Fue la
primera que se pegó el misterio en el barrio San Camilo. Por aquí,
casi todas las travestis están infectadas, pero los clientes vienen
igual, parece que más les gusta, por eso tiran sin condón.
Ella
sola se puso Madonna, antes tenía otro nombre. Pero cuándo la vio
por la tele se enamoró de la gringa, casi se volvió loca
imitándola, copiando sus gestos, su risa, su forma de moverse. La
Madonna tenía cara de mapuche, era de Temuco, por eso nosotros la
molestábamos, le decíamos Madonna Peñi, Madonna Curilagüe,
Madonna Pitrufquén. Pero ella no se enojaba, a lo mejor por eso se
tiñó el pelo rubio, rubio, casi blanco. Pero ya el misterio le
había debilitado las mechas. Con el agua oxigenada se le quemaron
las raíces y el cepillo quedaba lleno de pelos. Se le cala a
mechones. Nosotros le decíamos que parecía perra tiñosa, pero
nunca quiso usar peluca. Ni siquiera la hermosa peluca platinada que
le regalamos para la Pascua, que nos costó tan cara, que todos los
travestis le compramos en el centro juntando las chauchas, peso a
peso durante meses. Solamente para que la linda volviera a trabajar y
se le pasara la depre. Pero ella, orgullosa, nos dio las gracias con
lágrimas en los ojos, la apretó en su corazón y dijo que las
estrellas no podían aceptar ese tipo de obsequios
Antes
del misterio, tenía un pelo tan lindo la diabla, se lo lavaba todos
los días y se sentaba en la puerta peinándose hasta que se le
secaba. Nosotros le decíamos: Éntrate niña, que va a pasar la
comisión, pero ella, como si lloviera. Nunca le tuvo miedo a los
pacos. Se les paraba bien altanera la loca, les gritaba que era una
artista, y no una asesina como ellos. Entonces le daban duro, la
apaleaban hasta dejarla tirada en la vereda y la loca no se callaba,
seguía gritándoles hasta que desaparecía el furgón. La dejaban
como membrillo corcho, llena de moretones en la espalda, en los
riñones, en la cara. Grandes hematomas que no se podían tapar con
maquillaje. Pero ella se reía. Me pegan porque me quieren, decía
con esos dientes de perla que se le fueron cayendo de a uno. Después
ya -no quiso reírse más, le dio por el trago, se lo tomaba todo
hasta quedar tirada y borracha que daba pena.
Sin
pelo ni dientes, ya no era la misma Madonna que tanto nos hacía reír
cuando no venían clientes. Nos pasábamos las noches en la puerta,
cagadas de frío haciendo chistes. Y ella imitando a la Madonna con
el pedazo de falda, que era un chaleco beatle que le quedaba largo.

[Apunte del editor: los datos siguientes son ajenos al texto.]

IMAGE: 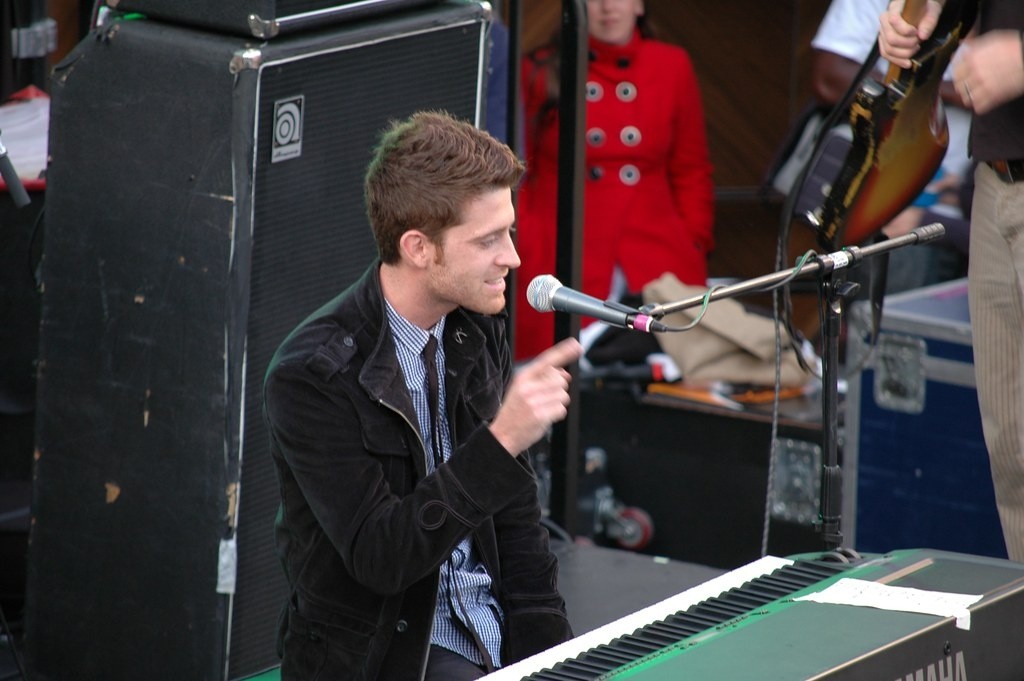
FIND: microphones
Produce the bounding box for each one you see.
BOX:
[526,274,667,333]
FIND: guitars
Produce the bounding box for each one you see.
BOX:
[816,1,982,253]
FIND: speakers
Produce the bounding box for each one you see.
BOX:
[15,16,486,681]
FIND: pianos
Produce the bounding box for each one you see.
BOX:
[469,544,1024,681]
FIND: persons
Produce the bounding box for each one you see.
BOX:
[258,108,576,681]
[511,0,718,372]
[803,0,1024,576]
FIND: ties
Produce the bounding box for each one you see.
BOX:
[421,334,441,469]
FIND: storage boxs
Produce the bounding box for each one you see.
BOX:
[842,279,1010,561]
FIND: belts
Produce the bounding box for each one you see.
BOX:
[987,157,1024,184]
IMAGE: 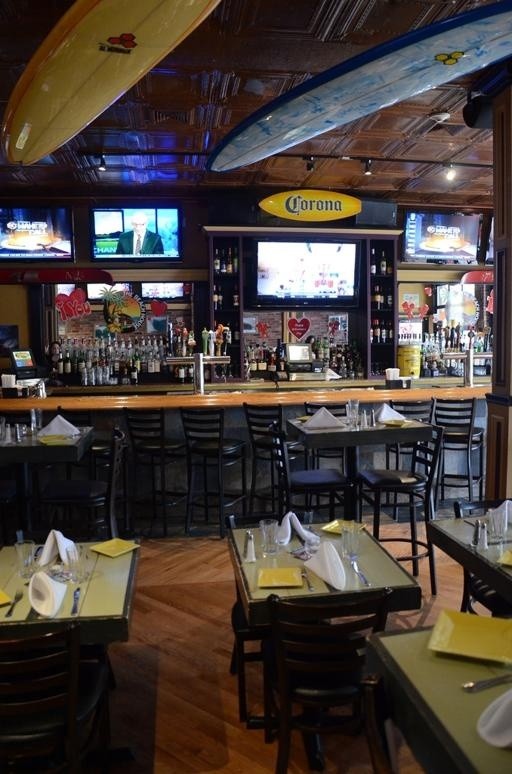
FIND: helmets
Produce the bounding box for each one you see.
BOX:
[37,434,72,446]
[258,566,303,588]
[320,519,366,535]
[90,538,141,558]
[382,419,412,428]
[1,589,11,606]
[429,607,511,664]
[296,416,312,422]
[496,550,512,565]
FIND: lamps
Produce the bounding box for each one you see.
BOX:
[83,150,493,182]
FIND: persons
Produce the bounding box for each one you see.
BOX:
[49,342,61,355]
[114,213,164,254]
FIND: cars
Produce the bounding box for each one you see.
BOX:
[15,540,35,579]
[20,424,26,434]
[340,524,360,558]
[347,404,358,426]
[31,407,36,430]
[348,400,360,425]
[65,546,89,583]
[22,388,29,397]
[259,519,279,556]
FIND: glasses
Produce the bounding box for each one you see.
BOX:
[83,150,493,182]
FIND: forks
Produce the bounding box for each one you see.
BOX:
[4,590,24,618]
[300,567,314,593]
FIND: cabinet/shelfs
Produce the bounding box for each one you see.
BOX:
[388,287,393,308]
[387,323,394,341]
[221,249,226,271]
[479,522,488,550]
[373,285,381,310]
[257,351,267,370]
[175,336,182,356]
[247,344,255,362]
[173,365,194,385]
[380,320,386,343]
[471,519,481,546]
[275,339,284,361]
[356,361,364,379]
[330,355,337,371]
[246,535,255,561]
[330,338,336,354]
[268,352,276,372]
[216,284,223,308]
[422,319,458,353]
[387,259,393,274]
[182,340,187,356]
[371,363,375,376]
[431,361,439,377]
[37,409,43,429]
[315,336,325,361]
[233,247,239,271]
[226,246,233,273]
[361,410,368,428]
[242,531,250,557]
[205,366,211,384]
[337,345,343,361]
[380,286,385,308]
[370,248,376,274]
[420,361,431,377]
[369,409,376,427]
[262,342,268,350]
[249,349,257,371]
[53,335,168,387]
[349,361,355,379]
[351,340,357,354]
[379,250,386,273]
[486,359,491,376]
[213,284,219,310]
[214,247,220,272]
[5,424,12,444]
[232,285,239,306]
[373,319,381,343]
[473,341,478,352]
[323,337,330,359]
[478,337,485,352]
[254,344,262,353]
[339,357,348,378]
[370,322,374,343]
[376,364,380,375]
[14,424,21,442]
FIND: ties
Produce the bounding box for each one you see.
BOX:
[398,209,495,263]
[88,206,188,263]
[245,239,362,312]
[0,201,77,263]
[7,347,37,371]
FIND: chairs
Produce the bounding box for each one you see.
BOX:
[122,403,190,538]
[0,398,136,544]
[435,399,484,513]
[267,428,354,524]
[386,397,436,523]
[177,406,249,540]
[242,402,309,528]
[304,398,353,512]
[266,588,394,773]
[0,621,116,773]
[453,499,486,593]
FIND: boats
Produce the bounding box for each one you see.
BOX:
[461,93,493,131]
[356,197,398,227]
[208,204,262,225]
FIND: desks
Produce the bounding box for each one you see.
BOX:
[287,410,433,516]
[368,619,511,773]
[228,522,422,745]
[429,517,510,619]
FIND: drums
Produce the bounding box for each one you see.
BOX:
[351,561,370,586]
[70,587,80,615]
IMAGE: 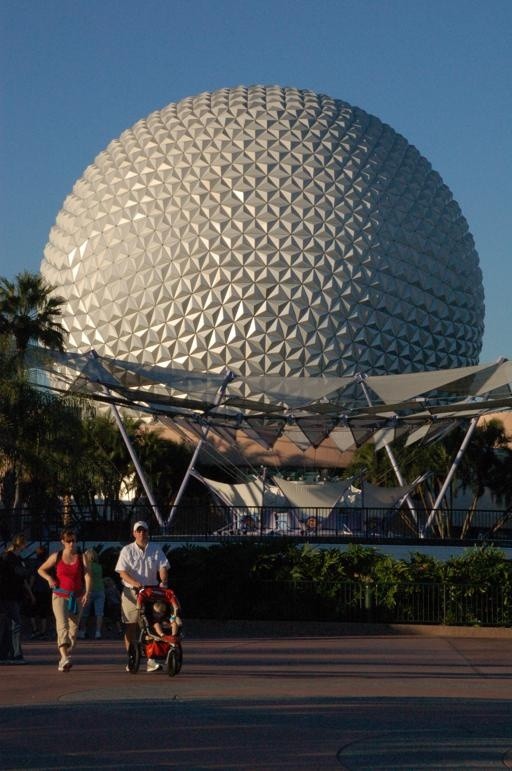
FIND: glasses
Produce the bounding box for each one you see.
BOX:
[65,539,74,542]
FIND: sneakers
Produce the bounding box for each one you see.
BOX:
[95,631,101,638]
[78,631,85,638]
[147,658,163,673]
[58,656,72,673]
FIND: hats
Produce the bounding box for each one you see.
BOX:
[134,520,148,530]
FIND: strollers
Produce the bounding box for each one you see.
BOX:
[127,585,183,677]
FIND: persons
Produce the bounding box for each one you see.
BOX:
[114,520,170,673]
[78,548,107,641]
[0,532,49,666]
[149,599,179,637]
[37,528,93,673]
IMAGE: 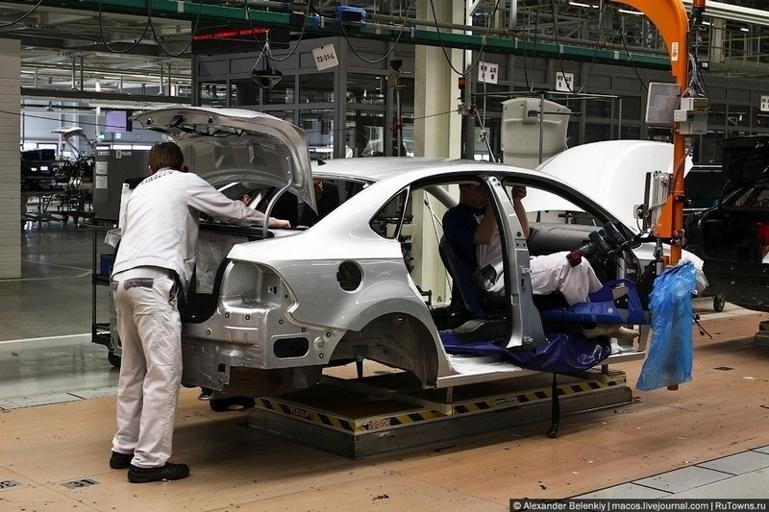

Un chaleco canutón, de lana con lamé, de esos que venden en la ropa
americana. Ella se lo arremangaba con un cinturón y le quedaba una
regia minifalda. Tan creativa la cola, de cualquier trapo inventaba
un vestido.
Cuando
se puso la silicona le dio por los escotes. Los clientes se volvían
locos cuando ella les ponía las tetas en la ventana del auto. Y
parece que veían a la verdadera Madonna diciendo: Mister, lovmi
plis.
Ella
se sabía todas las canciones, pero no tenía idea lo que decían.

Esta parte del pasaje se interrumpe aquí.